Il y a quelques jours, l’Assemblée nationale a voté la prolongation du pass sanitaire jusqu’en juillet 2022. Génération Z revient sur les conséquences à moyen et long termes qui se cachent derrière cette mesure.

Une décision injustifiée et liberticide

Ce vendredi, après plusieurs joutes parlementaires et sénatoriales, l’assemblée nationale a voté la prolongation du pass sanitaire jusqu’à la fin juillet. 

Commençons par aborder l’inutilité de cette mesure : le Covid-19 a tué 909 personnes ces 30 derniers jours (contre des pics à 1400 morts par jours en 2020), 88% de la population majeure est vaccinée et jusqu’à 92% chez les plus de 65 ans. Il est désormais temps d’admettre que l’essentiel de la crise est derrière nous et que dorénavant le covid tuera de manière régulière, à la manière de la grippe. L’immunité collective est atteinte, ainsi,  pour faire face aux fluctuations désormais minimes des courbes épidémiques, il suffirait de renforcer nos capacités hospitalières – capacités affaiblies par les nombreuses démissions de personnels médicaux qui rejettent l’obligation vaccinale. 

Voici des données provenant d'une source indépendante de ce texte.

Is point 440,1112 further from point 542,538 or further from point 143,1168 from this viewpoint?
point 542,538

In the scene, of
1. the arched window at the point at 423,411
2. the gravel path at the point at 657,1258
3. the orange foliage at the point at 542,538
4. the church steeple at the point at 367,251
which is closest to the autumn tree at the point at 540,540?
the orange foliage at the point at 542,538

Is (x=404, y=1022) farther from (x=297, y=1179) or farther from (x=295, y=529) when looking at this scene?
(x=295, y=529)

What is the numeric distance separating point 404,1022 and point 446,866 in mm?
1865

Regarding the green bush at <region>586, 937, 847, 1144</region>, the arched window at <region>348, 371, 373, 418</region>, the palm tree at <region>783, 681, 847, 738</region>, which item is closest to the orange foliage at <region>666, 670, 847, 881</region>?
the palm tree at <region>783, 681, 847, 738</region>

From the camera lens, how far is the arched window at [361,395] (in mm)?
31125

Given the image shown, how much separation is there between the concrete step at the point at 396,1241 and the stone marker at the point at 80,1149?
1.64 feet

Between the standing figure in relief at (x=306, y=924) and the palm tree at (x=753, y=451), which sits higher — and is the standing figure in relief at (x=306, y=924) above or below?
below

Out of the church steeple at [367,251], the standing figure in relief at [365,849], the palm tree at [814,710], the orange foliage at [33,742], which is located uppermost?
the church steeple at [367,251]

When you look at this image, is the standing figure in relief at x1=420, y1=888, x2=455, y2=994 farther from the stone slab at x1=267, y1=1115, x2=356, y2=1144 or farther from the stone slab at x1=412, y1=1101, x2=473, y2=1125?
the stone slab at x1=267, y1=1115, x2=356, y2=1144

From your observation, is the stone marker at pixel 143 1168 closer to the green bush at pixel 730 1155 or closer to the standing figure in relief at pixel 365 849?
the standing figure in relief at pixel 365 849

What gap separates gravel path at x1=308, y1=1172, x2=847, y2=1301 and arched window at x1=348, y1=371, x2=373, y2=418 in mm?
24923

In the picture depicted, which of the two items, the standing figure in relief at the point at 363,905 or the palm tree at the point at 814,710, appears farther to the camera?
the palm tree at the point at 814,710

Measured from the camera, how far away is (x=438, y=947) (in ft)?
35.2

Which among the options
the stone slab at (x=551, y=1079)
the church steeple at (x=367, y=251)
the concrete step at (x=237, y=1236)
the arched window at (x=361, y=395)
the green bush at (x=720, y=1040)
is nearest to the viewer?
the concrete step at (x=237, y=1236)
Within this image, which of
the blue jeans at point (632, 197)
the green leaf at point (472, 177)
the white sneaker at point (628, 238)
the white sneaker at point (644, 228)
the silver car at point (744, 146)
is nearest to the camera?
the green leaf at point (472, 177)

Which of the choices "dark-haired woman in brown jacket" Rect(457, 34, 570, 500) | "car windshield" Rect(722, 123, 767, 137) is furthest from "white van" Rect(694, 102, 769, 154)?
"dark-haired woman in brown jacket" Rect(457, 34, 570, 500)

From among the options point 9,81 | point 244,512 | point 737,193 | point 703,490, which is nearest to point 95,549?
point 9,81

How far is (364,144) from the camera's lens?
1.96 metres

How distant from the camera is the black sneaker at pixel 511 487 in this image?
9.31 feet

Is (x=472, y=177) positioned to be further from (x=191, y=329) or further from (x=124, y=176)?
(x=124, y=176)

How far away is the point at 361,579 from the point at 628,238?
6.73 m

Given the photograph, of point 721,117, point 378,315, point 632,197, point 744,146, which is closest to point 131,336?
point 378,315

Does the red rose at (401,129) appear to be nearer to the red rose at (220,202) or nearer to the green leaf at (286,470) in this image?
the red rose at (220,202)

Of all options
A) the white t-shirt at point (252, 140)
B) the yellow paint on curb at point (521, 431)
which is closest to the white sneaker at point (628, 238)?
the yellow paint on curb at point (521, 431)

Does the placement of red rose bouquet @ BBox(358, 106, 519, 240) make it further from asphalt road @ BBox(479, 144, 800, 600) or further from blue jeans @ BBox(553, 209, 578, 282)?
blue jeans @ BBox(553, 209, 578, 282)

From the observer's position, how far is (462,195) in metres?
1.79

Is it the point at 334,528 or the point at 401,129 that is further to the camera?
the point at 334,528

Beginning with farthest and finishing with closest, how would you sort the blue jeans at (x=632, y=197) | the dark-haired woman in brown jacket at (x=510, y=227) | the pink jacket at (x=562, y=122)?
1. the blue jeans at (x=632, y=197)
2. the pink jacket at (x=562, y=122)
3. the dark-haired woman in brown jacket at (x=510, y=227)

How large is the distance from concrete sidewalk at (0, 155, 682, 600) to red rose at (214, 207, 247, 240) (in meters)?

Un risque pour la démocratie

Avec un pass sanitaire prolongé jusque fin juillet 2022, il va sans dire que la vie quotidienne des Français restera un apartheid médical. Diverses professions en ont déjà fait les frais et il n’y a que peu de doutes que le pass sanitaire sera nécessaire pour aller voter. FAKE NEWS diront certains, Gabriel Attal l’a assuré : « Si le pass sanitaire devait être réactivé, il ne le serait pas pour le fait d’aller voter. C’est constitutionnel, on ne peut pas conditionner la possibilité d’aller voter« . 

C’est sans compter sur la propension maladive de notre gouvernement à ne pas respecter ses propres décisions. Revenons en arrière : « Le pass sanitaire ne sera jamais un droit d’accès qui différencie les Français. Il ne saurait être obligatoire pour accéder aux lieux de la vie de tous les jours comme les restaurants, théâtres et cinémas » déclarait Emmanuel Macron, le 29 avril 2021. Le “jamais” en langage LREM signifie en réalité “d’ici trois mois”. 

Le vote par correspondance à l’horizon ?

Néanmoins, il est anticonstitutionnel et injustifiable d’empêcher des citoyens d’aller voter pour des raisons aussi arbitraires et c’est la raison pour laquelle le pass sanitaire sera une occasion rêvée afin de rétablir le vote par correspondance (abrogé en 1975 car jugé propice à de “graves fraudes », et qui a été expérimenté aux USA en 2020, donnant également lieux à des fraudes massives tous camps confondus). 

On peut citer la proposition de loi n° 4469 visant à instaurer le vote par correspondance, déposée le mardi 21 septembre 2021 par le camp socialiste, mais aussi la proposition de loi n°3039 visant à rétablir le vote par correspondance, déposée le 2 juin 2020 par le MoDem. Toujours rejetées, il est bien possible qu’elles soient adoptées dans le courant de la campagne 2022, surtout pour contenir la percée potentielle d’un candidat inattendu.

Voici donc ce qui se cache derrière le prolongement de ce pass sanitaire : privation de libertés, société inégalitaire et scrutin suspicieux. Cet avenir, c’est Emmanuel Macron et son parti qui nous le promettent.